Monday, December 15, 2008
First Canadian Contingent
Red Ensign (pre-1965 Canadian flag) ...
It is on record that, on that fateful, terrible September day, when the world held its breath, when anxious people around the globe crowded around the nearest available radio, awaiting with dread what might come from developments in Britain, Canada’s peacetime army consisted of only 4,500 permanent troops and less than 100,000 non-permanent active militiamen. The Honourable Rodman E. Logan of St. John, New Brunswick, maintains, however, that there were only 3,000 regulars — which makes it even more remarkable that, within three months, the first contingent of 7,400 men of the 1st Division was setting sail for the United Kingdom. When interviewed in March 2002, Mr. Logan was acting Honorary Colonel of what is now known as the Royal New Brunswick Regiment, but it was still the ‘Carleton and York’ when he served with it during the war.
With them, on a number of different vessels, went the West Nova Scotia Regiment and the Royal 22e Regiment, and together they formed the 3rd Infantry Brigade of the First Canadian Division. No records are available to establish the exact number on each of the five vessels in the convoy. What has been noted, however, is that the regiment which sailed from Halifax aboard the Monarch of Bermuda under the command of Lieutenant-Colonel H.N. Ganong, on 10 December 1939, took only seven days to reach Greenock in the United Kingdom. With each succeeding week, as the risk of being torpedoed mounted, sea voyages to every destination became progressively longer and also less comfortable.

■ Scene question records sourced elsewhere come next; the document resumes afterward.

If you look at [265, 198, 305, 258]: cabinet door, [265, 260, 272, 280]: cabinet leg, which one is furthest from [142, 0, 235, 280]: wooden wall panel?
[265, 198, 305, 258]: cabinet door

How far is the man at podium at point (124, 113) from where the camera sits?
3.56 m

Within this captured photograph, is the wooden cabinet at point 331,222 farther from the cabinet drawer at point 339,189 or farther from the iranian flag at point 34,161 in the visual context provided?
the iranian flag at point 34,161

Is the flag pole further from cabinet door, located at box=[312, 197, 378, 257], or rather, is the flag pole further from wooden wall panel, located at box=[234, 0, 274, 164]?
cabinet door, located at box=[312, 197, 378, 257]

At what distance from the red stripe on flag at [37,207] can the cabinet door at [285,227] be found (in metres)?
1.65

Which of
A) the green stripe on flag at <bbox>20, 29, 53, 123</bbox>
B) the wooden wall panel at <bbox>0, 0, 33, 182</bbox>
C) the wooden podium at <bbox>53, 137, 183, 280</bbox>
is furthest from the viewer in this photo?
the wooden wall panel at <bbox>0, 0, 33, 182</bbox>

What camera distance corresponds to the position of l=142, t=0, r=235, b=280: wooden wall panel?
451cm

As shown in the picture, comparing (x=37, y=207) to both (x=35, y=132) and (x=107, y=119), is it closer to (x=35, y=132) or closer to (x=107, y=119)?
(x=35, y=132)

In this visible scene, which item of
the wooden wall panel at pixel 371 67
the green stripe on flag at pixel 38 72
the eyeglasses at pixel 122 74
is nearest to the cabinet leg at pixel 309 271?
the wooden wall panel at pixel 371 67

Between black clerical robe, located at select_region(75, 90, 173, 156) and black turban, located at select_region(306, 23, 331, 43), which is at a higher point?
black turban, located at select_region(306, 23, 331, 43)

In his memoirs, the Rev. George Bennett, an Anglican chaplain, tells of how, having been posted Overseas to the Middle East in June 1941, he sailed from Gourock in Britain in a ship, which, despite 'zigzagging' to avoid this, was torpedoed by a German U-boat in the early hours of Saturday, July 6, 1941. Three hundred miles off the Azores and six days out from England he was rescued and taken to Sierra Leone, where he had to wait to be picked up by another vessel before he could continue his journey. “There followed,” his story continues, “a ten weeks’ voyage, round the Cape, in a commandeered luxury Cruiser, The Monarch of Bermuda.”…Perhaps it still did have something of the luxury liner about it in 1941. It is more likely that the people above deck did not know how bad conditions were down below. As more and more troops from Allied nations were transported to and from the battle-front, the Monarch — like every other troopship — would become more and more grossly overcrowded, until such a journey would be the experience of the closest thing to hell on earth!